§ What is being asked
Set down each of the records below exactly as it reads. No pictures go into the copy.

§ The data
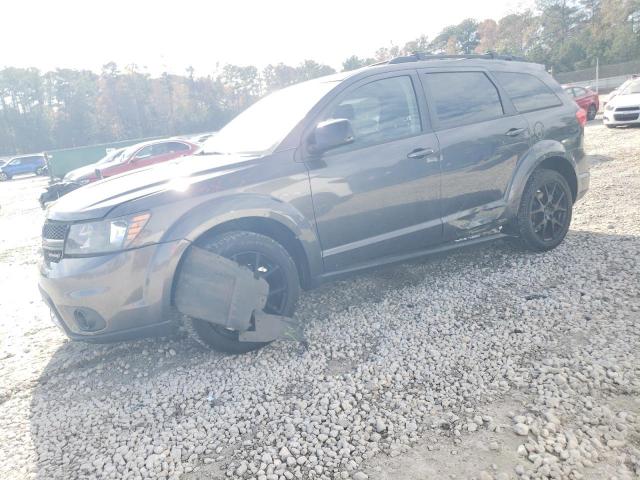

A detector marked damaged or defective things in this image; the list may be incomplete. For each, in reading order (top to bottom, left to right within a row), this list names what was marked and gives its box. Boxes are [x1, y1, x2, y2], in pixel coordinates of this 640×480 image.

front bumper damage [172, 246, 302, 344]
damaged dodge journey [38, 54, 592, 354]
wrecked vehicle [40, 53, 592, 352]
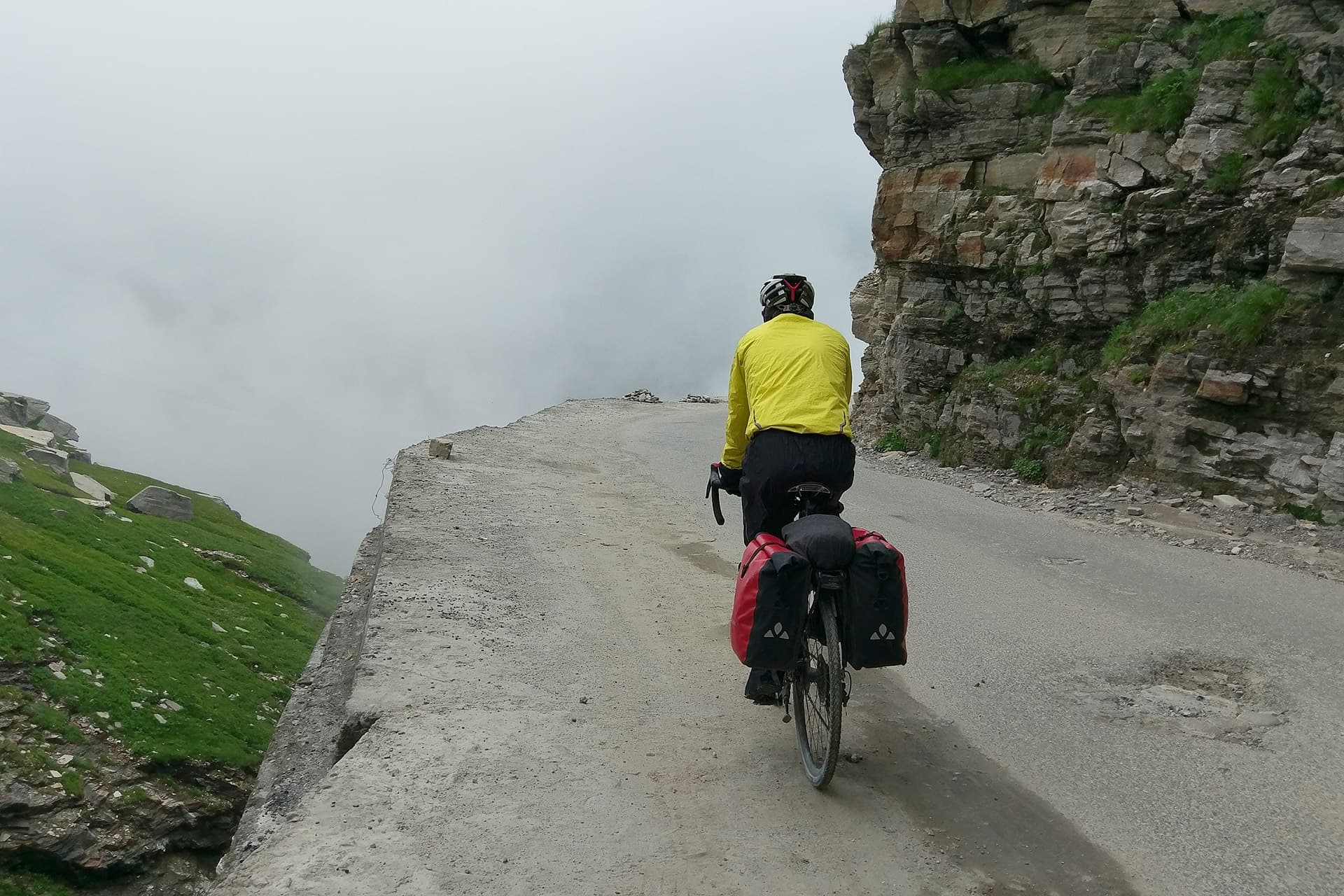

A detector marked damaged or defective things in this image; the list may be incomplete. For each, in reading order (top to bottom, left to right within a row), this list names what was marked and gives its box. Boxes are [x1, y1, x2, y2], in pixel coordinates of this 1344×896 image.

pothole in road [1075, 647, 1284, 746]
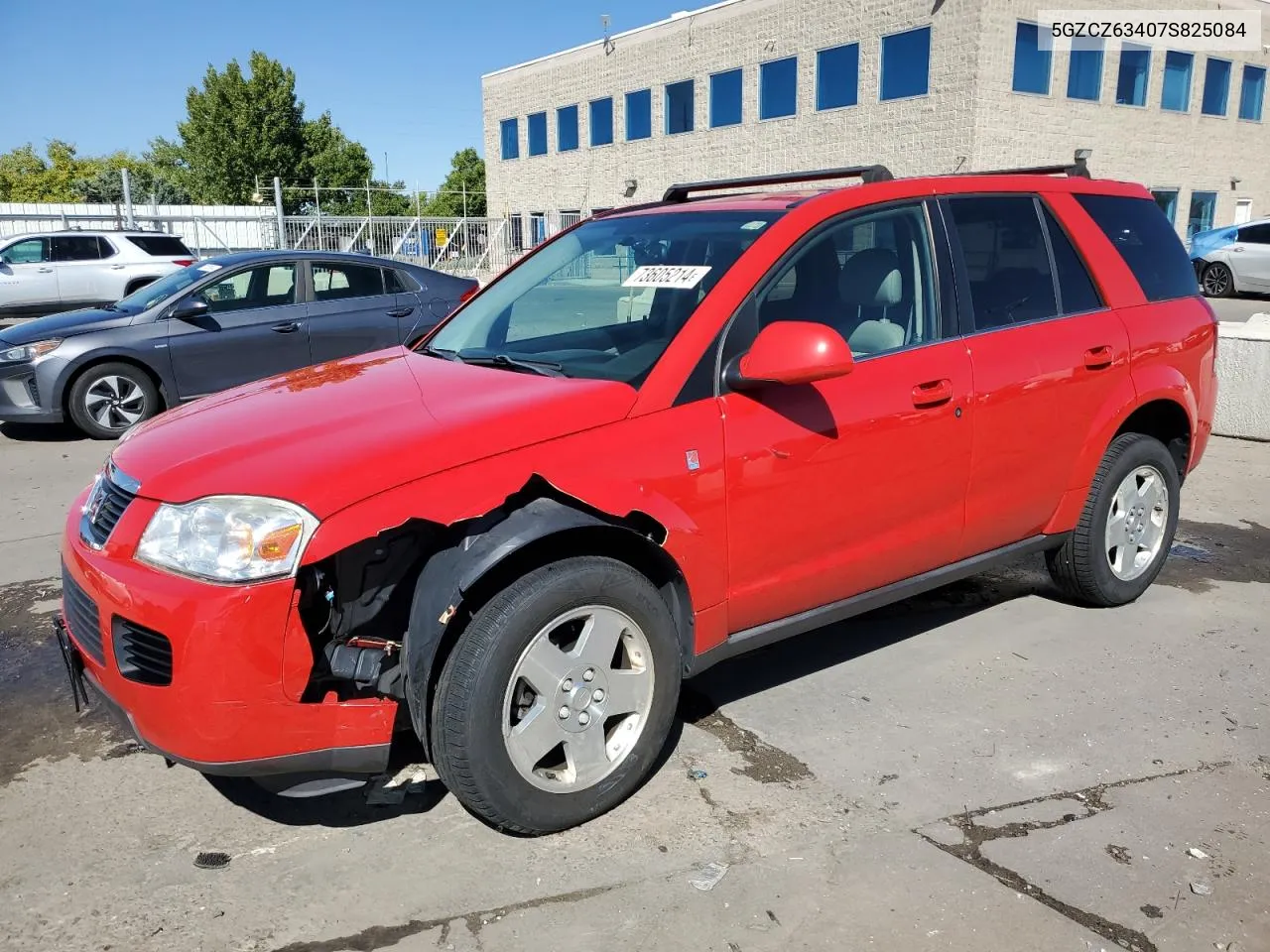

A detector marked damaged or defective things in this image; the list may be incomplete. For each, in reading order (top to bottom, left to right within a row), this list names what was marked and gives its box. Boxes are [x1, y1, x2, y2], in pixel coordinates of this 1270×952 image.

§ Exercise answer
A detector marked damaged or defective things in this image; the list may be incomplete. For each, in reading order (top to bottom, left to right within a row), this list names what was marked and gives its box. Boxes are [x1, y1, x2, y2], in pixel coordinates of this 640×480 image.

front bumper damage [172, 246, 302, 344]
damaged dodge journey [38, 54, 592, 354]
wrecked vehicle [40, 53, 592, 352]

A detector marked damaged or defective things in this image; the list may be incomplete. For each, in reading order (top to bottom, left to right within a row), this list names what was marked and gives its box. Boxes are [x1, y1, x2, y2], in pixel coordinates of this 1344×896 image.

pothole in road [1075, 647, 1284, 746]

A detector marked damaged or defective things in this image; the list may be incomplete. For each, in reading order (top to bottom, left to right within a row), this list names what was marked and gives its box. Boxes are [x1, y1, x2, y2], in pixel coordinates of this 1270×952 image.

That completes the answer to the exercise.